The orphan who becomes a hero. The wizened elder who imparts wisdom. The ruler of a realm under siege. The innocent making their way through an unfamiliar and often wicked world. The good-looking rebel who lives by their own rules.  

All these likely sound familiar because each is a familiar character from fiction. Some version of each has been used for centuries in storytelling, from tales of the ancient Greeks to “The Matrix.” They often appear in stores that follow the hero’s journey, a storytelling framework that takes writers from Point A to Point Z, hitting all the right stops along the way. 

The following provides a list of character archetypes in fiction. Understanding these steps and archetypal characters is something students learn in detail in a Bachelor of Fine Arts in Screenwriting program.  

Common Characters in the Hero’s Journey 

Many stories incorporate the 12 steps of the hero’s journey.  It involves a reluctant hero leaving their ordinary world, making a great journey with many adventures, and eventually not only saving their world but emerging as a better person.  

Some of the biggest book series and film franchises ever created follow these steps fairly closely, including “Star Wars,” “The Lord of the Rings” and “Harry Potter.” The author Neil Gaiman offers insight into some of the biggest character archetypes. They include the following, using characters from those three films as examples. 

The Hero 

The protagonist of the story.

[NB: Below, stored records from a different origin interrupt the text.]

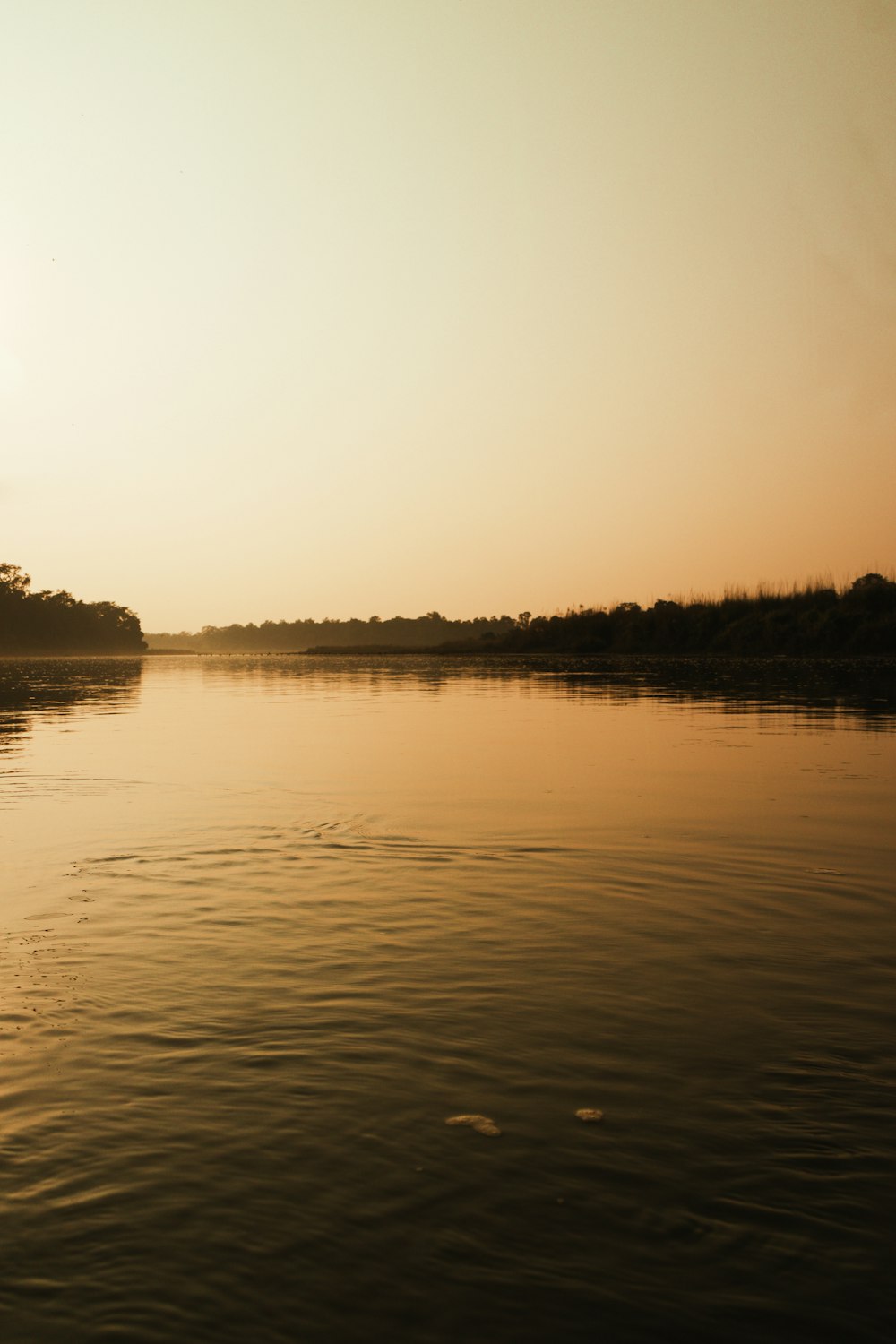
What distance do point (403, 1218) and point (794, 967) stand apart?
443cm

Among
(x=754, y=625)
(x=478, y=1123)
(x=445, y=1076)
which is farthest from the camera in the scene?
(x=754, y=625)

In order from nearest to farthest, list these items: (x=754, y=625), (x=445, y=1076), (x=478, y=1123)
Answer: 1. (x=478, y=1123)
2. (x=445, y=1076)
3. (x=754, y=625)

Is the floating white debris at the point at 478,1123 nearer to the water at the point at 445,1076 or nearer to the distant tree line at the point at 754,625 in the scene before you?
the water at the point at 445,1076

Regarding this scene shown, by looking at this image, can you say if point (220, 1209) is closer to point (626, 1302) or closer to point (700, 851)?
point (626, 1302)

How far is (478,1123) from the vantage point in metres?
5.45

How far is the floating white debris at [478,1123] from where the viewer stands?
17.6ft

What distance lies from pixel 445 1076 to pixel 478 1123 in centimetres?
58

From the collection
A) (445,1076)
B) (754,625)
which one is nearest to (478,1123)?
(445,1076)

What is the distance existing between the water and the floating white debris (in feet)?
0.19

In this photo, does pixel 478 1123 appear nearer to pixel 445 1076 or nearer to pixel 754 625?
pixel 445 1076

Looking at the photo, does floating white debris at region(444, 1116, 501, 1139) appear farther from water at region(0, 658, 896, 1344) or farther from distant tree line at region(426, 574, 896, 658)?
distant tree line at region(426, 574, 896, 658)

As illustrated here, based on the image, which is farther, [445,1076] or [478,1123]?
[445,1076]

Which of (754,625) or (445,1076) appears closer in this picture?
(445,1076)

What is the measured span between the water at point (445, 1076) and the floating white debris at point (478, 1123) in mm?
59
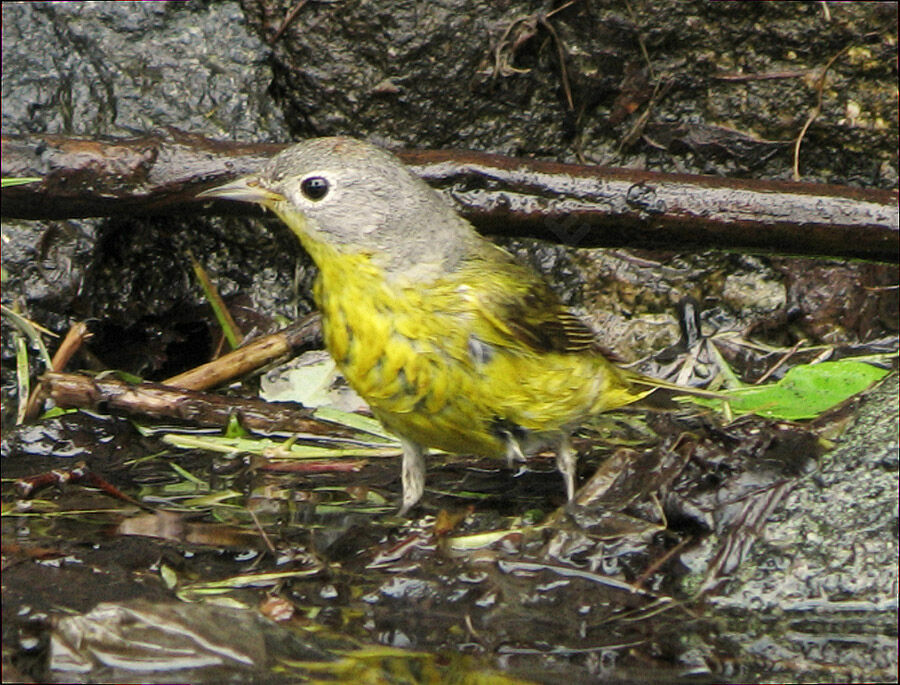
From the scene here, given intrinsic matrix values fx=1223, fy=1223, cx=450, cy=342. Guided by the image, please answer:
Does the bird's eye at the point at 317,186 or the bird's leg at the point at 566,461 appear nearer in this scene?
the bird's eye at the point at 317,186

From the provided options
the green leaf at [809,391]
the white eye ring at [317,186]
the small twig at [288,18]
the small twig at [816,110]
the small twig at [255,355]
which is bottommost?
the green leaf at [809,391]

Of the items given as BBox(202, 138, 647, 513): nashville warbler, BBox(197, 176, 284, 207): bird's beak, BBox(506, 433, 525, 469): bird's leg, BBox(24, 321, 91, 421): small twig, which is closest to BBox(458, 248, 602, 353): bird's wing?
BBox(202, 138, 647, 513): nashville warbler

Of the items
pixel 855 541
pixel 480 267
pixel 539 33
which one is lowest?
pixel 855 541

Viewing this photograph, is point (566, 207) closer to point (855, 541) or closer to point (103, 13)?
point (855, 541)

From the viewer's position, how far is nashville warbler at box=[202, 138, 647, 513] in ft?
14.4

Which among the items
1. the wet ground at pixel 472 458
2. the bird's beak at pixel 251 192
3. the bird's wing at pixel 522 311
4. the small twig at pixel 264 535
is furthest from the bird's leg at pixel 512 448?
the bird's beak at pixel 251 192

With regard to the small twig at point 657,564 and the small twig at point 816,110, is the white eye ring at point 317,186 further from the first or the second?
the small twig at point 816,110

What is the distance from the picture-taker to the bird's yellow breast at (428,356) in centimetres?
437

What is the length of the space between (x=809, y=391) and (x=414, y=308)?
6.40ft

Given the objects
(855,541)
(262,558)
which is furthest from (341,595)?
(855,541)

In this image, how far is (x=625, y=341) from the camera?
6.60 m

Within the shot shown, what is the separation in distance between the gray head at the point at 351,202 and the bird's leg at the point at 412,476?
0.80 metres

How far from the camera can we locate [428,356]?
436 cm

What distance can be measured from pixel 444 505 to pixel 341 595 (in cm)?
96
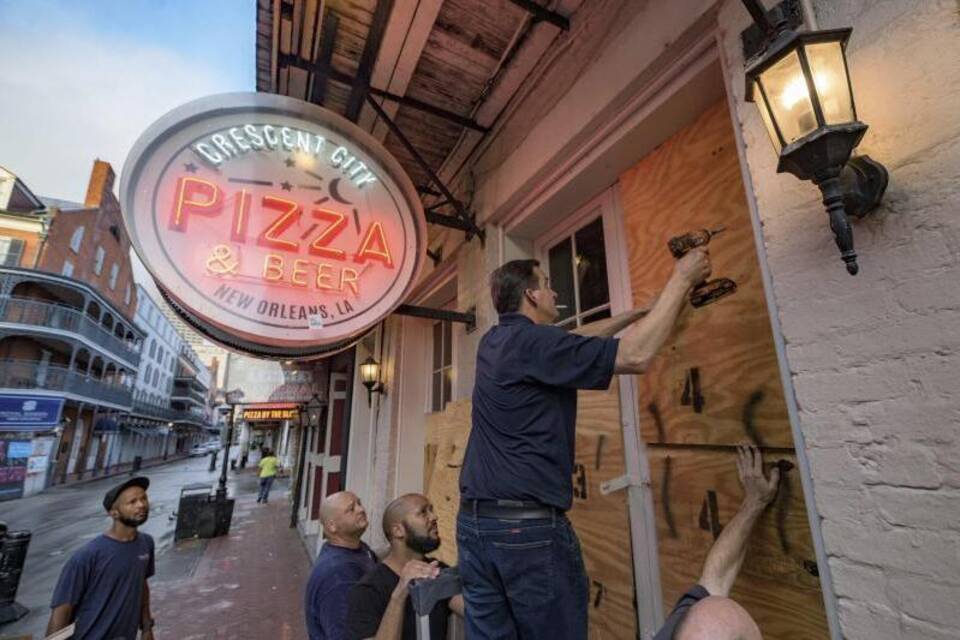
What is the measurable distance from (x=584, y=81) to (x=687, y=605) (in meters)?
2.74

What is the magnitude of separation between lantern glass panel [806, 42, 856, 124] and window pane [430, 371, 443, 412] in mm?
4428

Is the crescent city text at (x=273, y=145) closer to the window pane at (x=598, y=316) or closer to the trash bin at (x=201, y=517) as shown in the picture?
the window pane at (x=598, y=316)

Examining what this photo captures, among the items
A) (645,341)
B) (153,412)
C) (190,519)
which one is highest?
(153,412)

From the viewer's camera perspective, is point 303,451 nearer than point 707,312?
No

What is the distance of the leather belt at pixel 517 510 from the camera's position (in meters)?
1.41

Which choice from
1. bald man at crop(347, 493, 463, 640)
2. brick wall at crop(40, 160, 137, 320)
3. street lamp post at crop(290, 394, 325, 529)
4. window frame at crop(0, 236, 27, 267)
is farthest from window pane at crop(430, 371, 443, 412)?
window frame at crop(0, 236, 27, 267)

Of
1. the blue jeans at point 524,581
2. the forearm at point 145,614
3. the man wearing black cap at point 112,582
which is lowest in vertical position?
the forearm at point 145,614

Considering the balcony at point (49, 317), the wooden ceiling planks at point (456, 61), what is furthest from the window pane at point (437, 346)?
the balcony at point (49, 317)

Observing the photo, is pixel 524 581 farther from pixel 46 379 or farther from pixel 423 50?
pixel 46 379

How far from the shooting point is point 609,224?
2.84 metres

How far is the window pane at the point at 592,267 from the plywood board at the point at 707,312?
377mm

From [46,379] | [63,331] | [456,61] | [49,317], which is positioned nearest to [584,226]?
[456,61]

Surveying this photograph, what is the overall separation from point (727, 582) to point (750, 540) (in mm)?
364

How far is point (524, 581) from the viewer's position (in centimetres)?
135
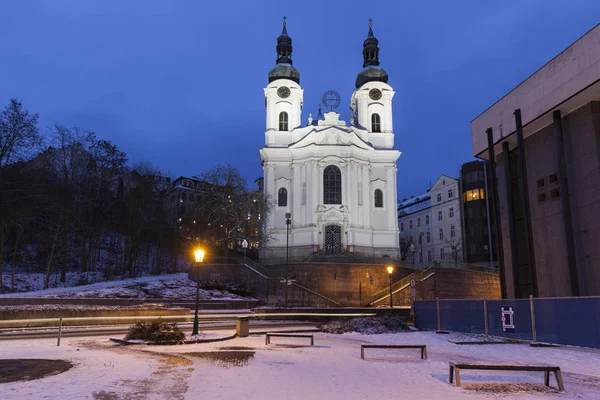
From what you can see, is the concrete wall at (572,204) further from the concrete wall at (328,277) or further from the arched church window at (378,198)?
the arched church window at (378,198)

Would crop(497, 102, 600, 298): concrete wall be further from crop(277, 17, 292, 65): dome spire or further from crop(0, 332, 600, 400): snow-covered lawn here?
crop(277, 17, 292, 65): dome spire

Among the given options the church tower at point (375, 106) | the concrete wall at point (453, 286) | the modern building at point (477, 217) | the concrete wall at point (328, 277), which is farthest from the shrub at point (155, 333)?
the modern building at point (477, 217)

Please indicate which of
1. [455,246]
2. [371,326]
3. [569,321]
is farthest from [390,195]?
[569,321]

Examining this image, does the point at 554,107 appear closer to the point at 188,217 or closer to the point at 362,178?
the point at 362,178

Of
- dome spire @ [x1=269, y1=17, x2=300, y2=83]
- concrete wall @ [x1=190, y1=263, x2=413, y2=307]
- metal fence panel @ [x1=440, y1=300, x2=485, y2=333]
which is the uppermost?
dome spire @ [x1=269, y1=17, x2=300, y2=83]

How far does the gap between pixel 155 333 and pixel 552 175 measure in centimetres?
1953

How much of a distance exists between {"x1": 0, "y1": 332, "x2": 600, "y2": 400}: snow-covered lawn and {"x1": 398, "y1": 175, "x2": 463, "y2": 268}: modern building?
186 ft

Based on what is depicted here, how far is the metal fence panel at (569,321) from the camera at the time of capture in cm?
1499

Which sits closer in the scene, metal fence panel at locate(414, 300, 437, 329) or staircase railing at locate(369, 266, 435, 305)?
metal fence panel at locate(414, 300, 437, 329)

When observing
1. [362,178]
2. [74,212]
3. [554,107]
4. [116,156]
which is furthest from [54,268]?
[554,107]

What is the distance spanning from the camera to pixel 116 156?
52.7 meters

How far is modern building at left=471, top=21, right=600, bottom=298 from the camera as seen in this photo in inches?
864

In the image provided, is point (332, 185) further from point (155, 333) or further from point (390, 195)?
point (155, 333)

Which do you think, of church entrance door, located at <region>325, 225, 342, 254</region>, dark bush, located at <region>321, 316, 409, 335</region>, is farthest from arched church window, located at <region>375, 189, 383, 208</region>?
dark bush, located at <region>321, 316, 409, 335</region>
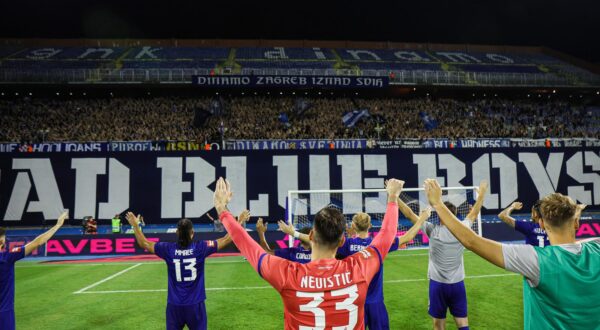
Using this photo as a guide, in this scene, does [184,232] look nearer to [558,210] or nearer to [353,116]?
[558,210]

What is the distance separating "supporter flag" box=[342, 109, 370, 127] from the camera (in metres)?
32.7

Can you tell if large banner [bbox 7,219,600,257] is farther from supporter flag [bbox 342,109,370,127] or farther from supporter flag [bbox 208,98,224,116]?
supporter flag [bbox 208,98,224,116]

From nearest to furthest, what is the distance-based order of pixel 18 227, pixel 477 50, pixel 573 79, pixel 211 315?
1. pixel 211 315
2. pixel 18 227
3. pixel 573 79
4. pixel 477 50

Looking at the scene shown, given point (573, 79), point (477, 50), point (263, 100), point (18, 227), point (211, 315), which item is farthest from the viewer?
point (477, 50)

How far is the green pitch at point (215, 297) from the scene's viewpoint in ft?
28.3

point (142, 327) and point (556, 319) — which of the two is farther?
point (142, 327)

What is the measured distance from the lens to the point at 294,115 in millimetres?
33781

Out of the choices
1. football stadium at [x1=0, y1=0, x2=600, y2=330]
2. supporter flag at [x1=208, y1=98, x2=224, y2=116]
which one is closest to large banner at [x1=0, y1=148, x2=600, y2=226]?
football stadium at [x1=0, y1=0, x2=600, y2=330]

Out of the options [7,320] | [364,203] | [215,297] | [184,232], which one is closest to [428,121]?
[364,203]

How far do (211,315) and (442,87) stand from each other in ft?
113

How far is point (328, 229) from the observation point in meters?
2.64

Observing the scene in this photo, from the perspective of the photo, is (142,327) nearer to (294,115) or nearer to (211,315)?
(211,315)

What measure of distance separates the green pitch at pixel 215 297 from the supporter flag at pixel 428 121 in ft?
64.5

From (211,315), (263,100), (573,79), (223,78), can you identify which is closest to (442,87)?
(573,79)
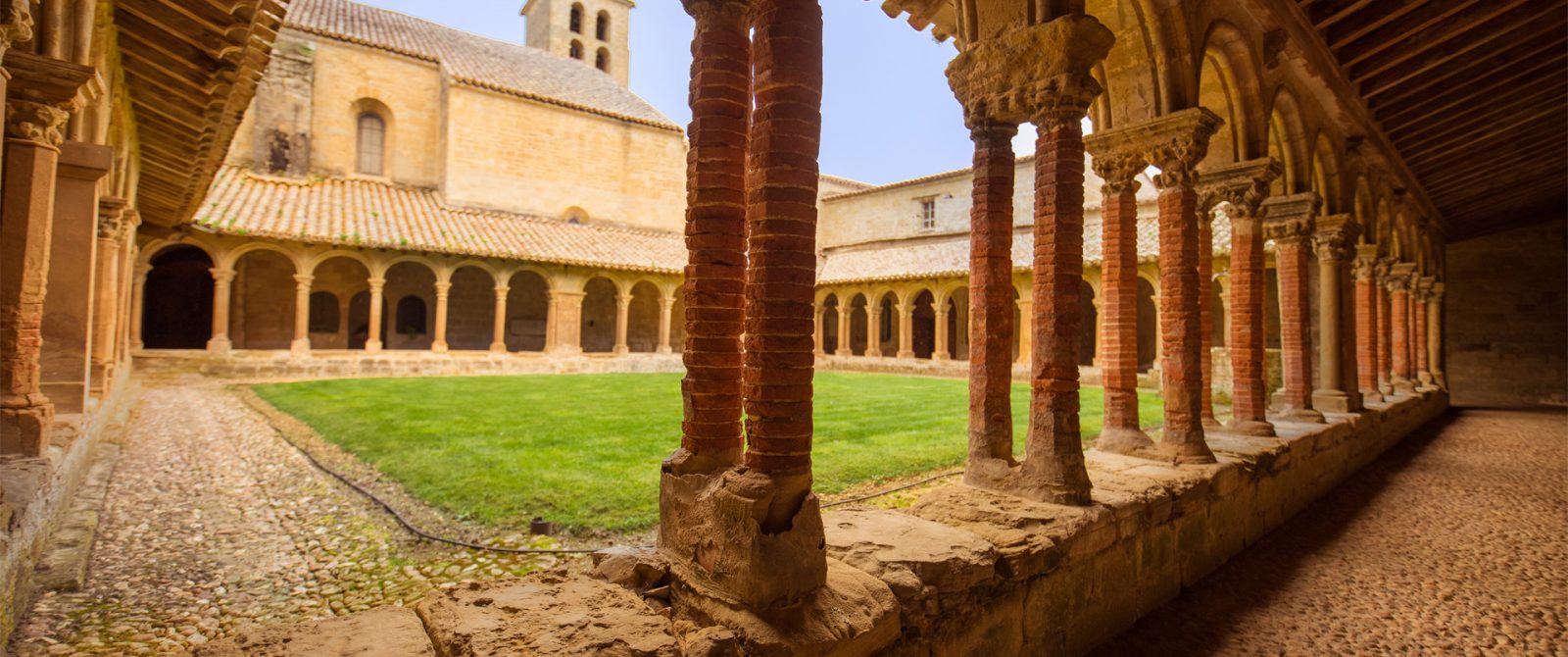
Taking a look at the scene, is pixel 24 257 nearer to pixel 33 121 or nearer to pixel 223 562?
pixel 33 121

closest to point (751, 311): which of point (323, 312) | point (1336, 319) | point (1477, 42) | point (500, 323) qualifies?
point (1477, 42)

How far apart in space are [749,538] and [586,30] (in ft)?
111

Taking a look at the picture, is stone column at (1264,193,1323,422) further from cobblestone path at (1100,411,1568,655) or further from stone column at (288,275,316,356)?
stone column at (288,275,316,356)

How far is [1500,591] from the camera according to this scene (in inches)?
163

Often an orphan, they must defeat their own inner demons as well as external obstacles to reach their goal. Examples: Luke Skywalker, Frodo Baggins, Harry Potter, Rey Skywalker 

The Innocent 

A morally pure character who often travels through a wicked world. These characters are often children or child-like (think Buddy the Elf or Dorothy in “The Wizard of Oz”). Other examples: R2D2 in the original “Star Wars,” Samwise Gamgee, Luna Lovegood.  

The Magician 

The magician is typically an older figure who has mastered the mystical elements of their world to become powerful and achieve their goals, whether for good or evil. Examples: Gandalf, Darth Vader, Lord Voldemort, Sauron, Saruman, Witch King of Angmar. 

The Mentor 

A wise person who provides the hero the guidance they need at just the right time. They often die in the story or are otherwise unavailable for help during the crucial battles. Examples: Obi-Wan Kenobi, Yoda, Gandalf, Albus Dumbledore, most of the teaching staff at Hogwarts. 

The Jester 

A comic character who keeps the audience laughing but also may impart important insight into the story. Examples: R2D2 and C3PO, Merry and Pippin, Fred and George Weasley. 

The Lover 

A romantic who makes decisions based on what is in their heart. Many of the heroes also are lovers, or they have a lover as part of their team. Samwise Gamgee and Princess Leia can fall into his category, but perhaps the best example from these three films is Eowyn from “The Lord of the Rings.”.  

The Outlaw 

A character who may be a criminal, but is at least someone who lives outside the law and by their own rules. In a twist that has maintained the character’s popularity for a century, Batman is an outlaw who also is the hero. Examples: Han Solo, Aragorn, Severus Snape. 

The Caretaker 

A character who provides support and comfort, usually to the hero, and often at great sacrifice to themselves. Examples: Uncle Ben and Aunt Veru, Shmi Skywalker, Arthur and Molly  Weasley. 

The Ruler 

A leader who directs the actions of others, either with legal or emotional authority. Examples: Padme Amidala, Princess Leia, King Elrond.